As a parent or caregiver, one of the best things you can do for your baby is offer a safe sleep environment. We have all heard the tragic stories revolving around Sudden Infant Death Syndrome (SIDS), and while researchers still are unable to pinpoint the exact cause of SIDS, many studies have shown there are precautions that can be taken to reduce the risk.

1. Safe Sleep Space

Your baby should be sleeping on a firm surface such as a crib mattress or bassinet. It is highly recommended that the baby sleeps in the same room as his or her parent(s) until 6 months old. Along with being able to easily check on the baby, sharing a room also promotes breastfeeding and forming a bond between child and parent The baby's sleep space should be free from all pillows blankets, bumpers, soft objects, toys,  loose bedding, etc as these items pose the risk of suffocation. Examples of unsafe sleep spaces include, but are not limited to: adult beds, couches, or chairs, even if someone is watching.

2. Sleeping on their Backs

According to the American Academy of Pediatrics, 1 in 5 SIDS deaths occur when an infant is placed in the care of someone other than the parent and the caregiver puts the baby to sleep on their tummy. Babies who are used to sleeping on their back and are put to sleep on the stomach are 18 times more likely to be victims of SIDS. Placing a baby down on his or her side is just as dangerous as the tummy because they could accidentally roll onto their stomach and won't be able to roll back over. Please do not assume your caregivers, especially older people and young babysitters, know babies must sleep on their backs.

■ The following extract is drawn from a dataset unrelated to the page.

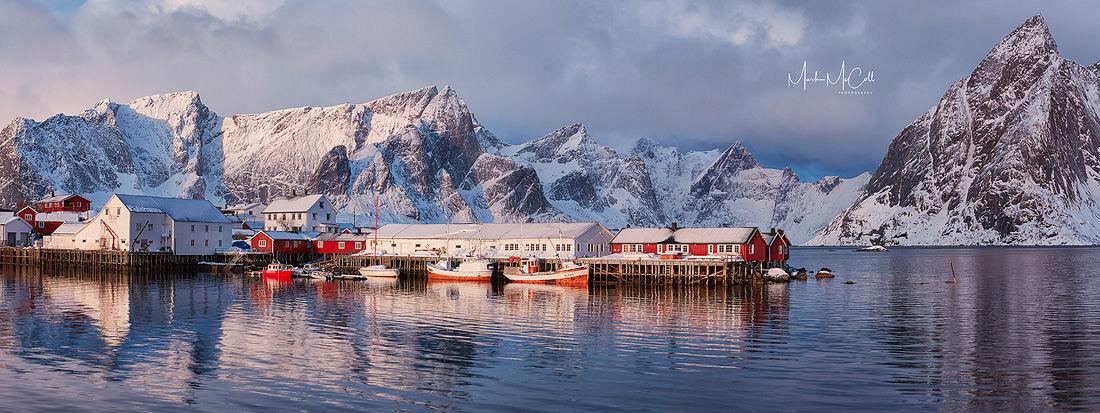 Dawn, Hamnoy, Lofoten Islands, Norway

3. Do Not Let Baby Over Heat

Because babies are so tiny and sweet, many people feel the need to keep them extra warm while sleeping. However, the ideal room temperature for a sleeping infant is 68*F. Lightly dress your baby in a sleep sack or swaddle correctly. Once your baby can roll over, he or she should no longer be swaddled. If your baby sweats while sleeping, has flushed cheeks, rapid breathing, or heat rash, they are far too warm.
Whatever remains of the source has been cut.